◆ Document extract ◆
start
Based on your experience, what would you change about banks or bankers?
What is the greatest challenge(s) that banks face today?
Basic commercial banking, the acceptance of deposits and the making of loans plus managing the relationships of high value customers is not a rapid growth business. It is a steady upward trending business, but in every instance in my career that banks have reached for rapid growth, they have suffered extraordinary losses. I won’t list all those instances here but just for a few examples:
- Excessive exuberance in the early forays in credit card lending
- Commercial real estate lending not understanding the cycles of this business
- And the granddaddy of them all: mortgage-backed securities
There may be concern about whether banks can attract required capital if they are not go-go growth. Maybe the answer is to achieve steady growth and to pay good dividends with a slower growth in share price.
The result of the growth mentality is that banks have lost the personal touch that made the business pleasing to the customer and satisfying to the banker. Customers use more technology today instead of branch visits but when they do need to talk to a banker it is difficult to find someone who knows how to deal with the problem. Banks have down sized the capability of the people who work in the branches. A lot of this has been driven by cost, but the great need to vigorously control cost is driven by the need for rapid growth.
Summary: Banks need to regain their personal touch (and this is not just a consumer issue but commercial and small business as well) by using technology to make the opportunities for personal touch more effective. I know that I sound like an old banker wishing and hoping for the good old days. However, I bank with a local bank that is accomplishing this. It can be done.
Much of your banking career was in retail and small business. At many banks small business remains an outlier rather than a key business. Why?
end
◆ Problem requirements ◆
Please list every example the banking text gives of banks reaching for rapid growth and suffering extraordinary losses. Rely only on the banking text for what follows.

Entries drawn from a collection
start
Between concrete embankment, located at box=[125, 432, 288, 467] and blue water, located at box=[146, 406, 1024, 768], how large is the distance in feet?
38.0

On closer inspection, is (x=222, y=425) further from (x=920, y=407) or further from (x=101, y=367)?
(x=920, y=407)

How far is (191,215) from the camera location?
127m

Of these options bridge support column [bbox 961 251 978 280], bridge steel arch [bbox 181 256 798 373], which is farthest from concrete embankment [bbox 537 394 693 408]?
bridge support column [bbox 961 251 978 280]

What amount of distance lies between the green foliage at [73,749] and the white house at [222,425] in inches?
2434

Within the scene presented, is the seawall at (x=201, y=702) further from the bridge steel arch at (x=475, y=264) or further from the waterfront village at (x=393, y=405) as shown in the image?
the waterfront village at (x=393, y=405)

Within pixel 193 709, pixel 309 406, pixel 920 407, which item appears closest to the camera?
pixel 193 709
end
◆ Task answer ◆
- Excessive exuberance in the early forays in credit card lending
- Commercial real estate lending not understanding the cycles of this business
- Mortgage-backed securities